------ EXCERPT PROVIDED
Vector API Get Implementation patch

Fri Jun 22 20:41:06 UTC 2018

Thanks Vladimir,

regards,
Rahul

From: Vladimir Ivanov [mailto:vladimir.x.ivanov at oracle.com]
Sent: Friday, June 22, 2018 1:31 PM
To: Kandu, Rahul <rahul.kandu at intel.com>
Cc: panama-dev at openjdk.java.net
Subject: Re: Vector API Get Implementation patch

http://cr.openjdk.java.net/~vdeshpande/webrevGetImplF/webrev.01/

extract1d and extract2f should use vecD as well.

Otherwise, looks good. No need to send new webrev.

Best regards,

Vladimir Ivanov

1) added extract1d, extract2f, extract1l
2) modified the source to vecD from vecX for the following instruct that use 64-bit vector operands as source.
  +instruct extract2i(rRegI dst, vecD src, immI idx) %{
 +instruct extract4s(rRegI dst, vecD src, immI idx) %{
 +instruct extract8b(rRegI dst, vecD src, immI idx) %{
also extract1l uses vecD as source  // instruct extract1l (rRegI dst, vecD src, immI idx)
------------
------ INFORMATION GIVEN
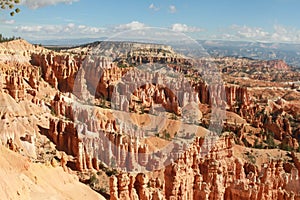 Amphitheater from Inspiration Point at sunrise, Bryce Canyon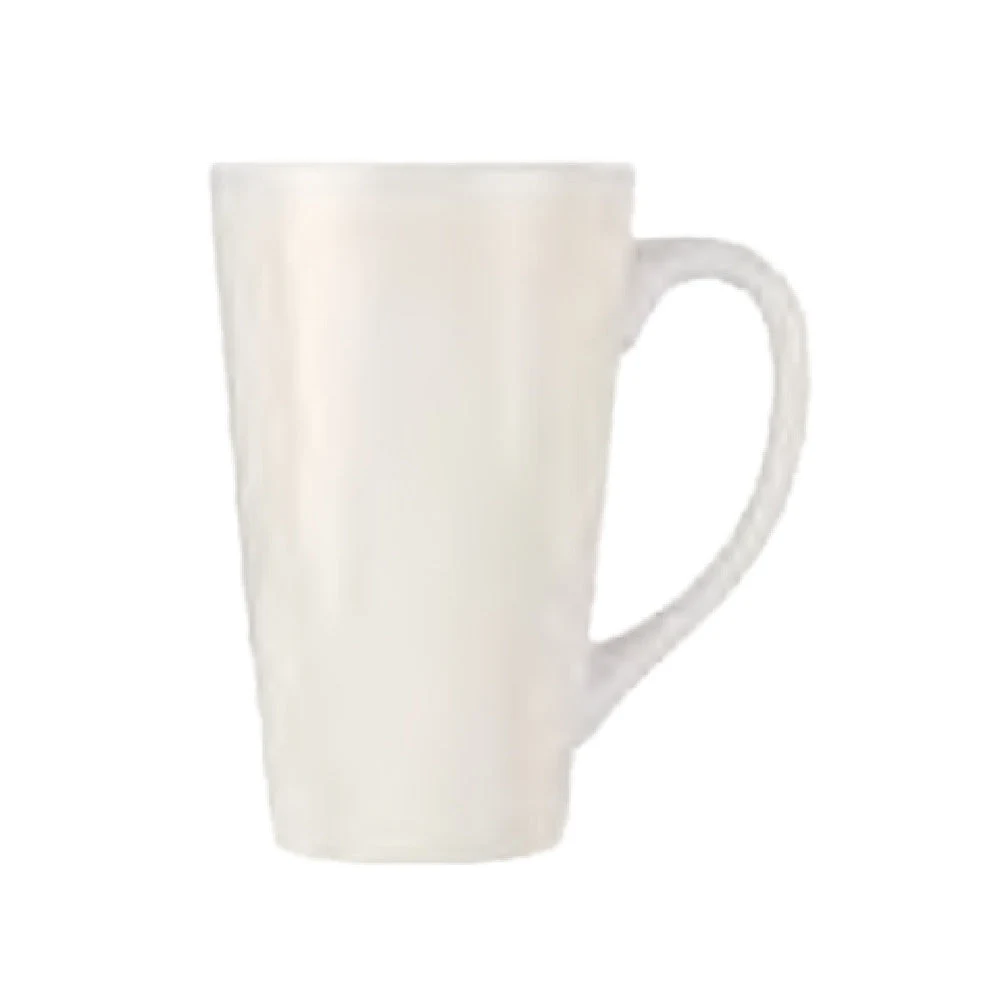Libbey TBM-17 5 Inch 16 Oz Mug China Tall Ultra Bright White 12 Packs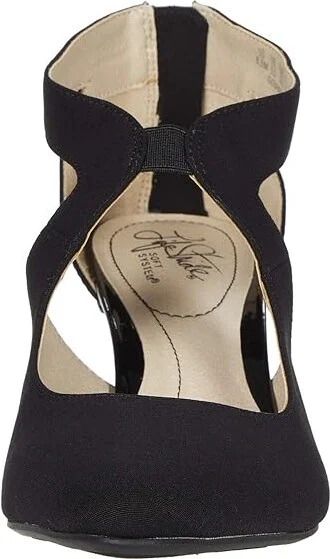 LifeStride Giovanna 2 Women's Shoes Black Micron : 9.5 W (C), Textile - Image 6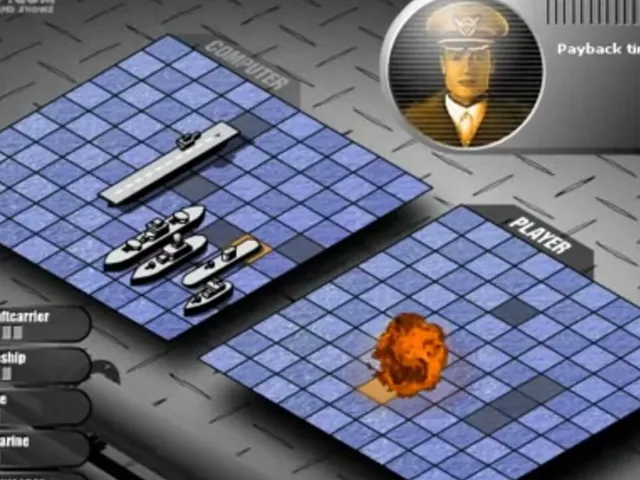 Battleships General Quarters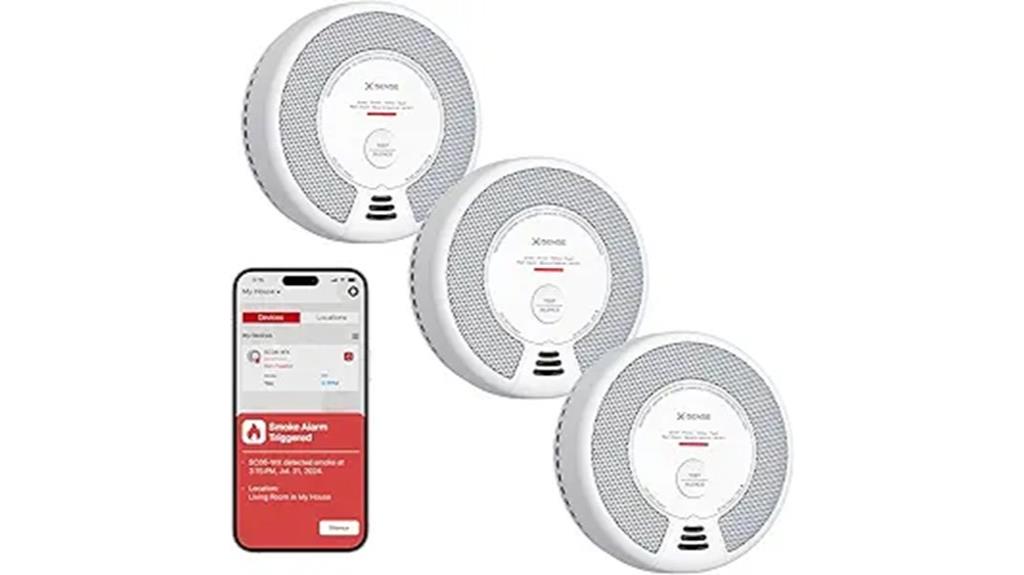 smart multi pack safety detectors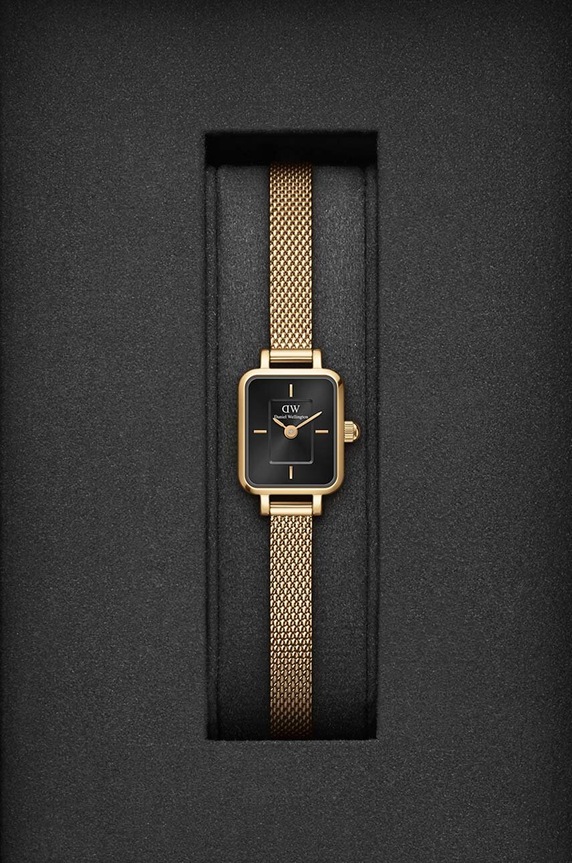 Аксесоари Часовник Daniel Wellington Micro DW00100652 злато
------------
WHAT YOU HAVE TO DO: Carry on the Vector API patch thread from the point at which it ends. The material has no connection to the Vector API patch thread.

RESPONSE AREA:
regards,
Rahul

-----Original Message-----
From: panama-dev [mailto:panama-dev-bounces at openjdk.java.net] On Behalf Of Kandu, Rahul
Sent: Wednesday, June 20, 2018 6:08 PM
To: Vladimir Ivanov <vladimir.x.ivanov at oracle.com<mailto:vladimir.x.ivanov at oracle.com>>; panama-dev at openjdk.java.net<mailto:panama-dev at openjdk.java.net>
Subject: RE: Vector API Get Implementation patch

Yes, it should be guarded by the "$dst$$reg != $src$$reg".

-----Original Message-----
From: Vladimir Ivanov [mailto:vladimir.x.ivanov at oracle.com]
Sent: Wednesday, June 20, 2018 5:38 PM
To: Kandu, Rahul <rahul.kandu at intel.com<mailto:rahul.kandu at intel.com>>; panama-dev at openjdk.java.net<mailto:panama-dev at openjdk.java.net>
Subject: Re: Vector API Get Implementation patch

I left those out initially because extract1D/1L is going to be scalar, I can include them.
I think extract1D may look something like this:

Double64Vector/Long64Vector are still there and even though they are 1-element vectors, the operations have to be intrinsified to get reliable vectorbox elimination.

Yeah, a plain move should be enough. Shouldn't it be also guarded by "$dst$$reg != $src$$reg"?

Another observation: shouldn't 64-bit vector operands be represented by VecD and not VecX?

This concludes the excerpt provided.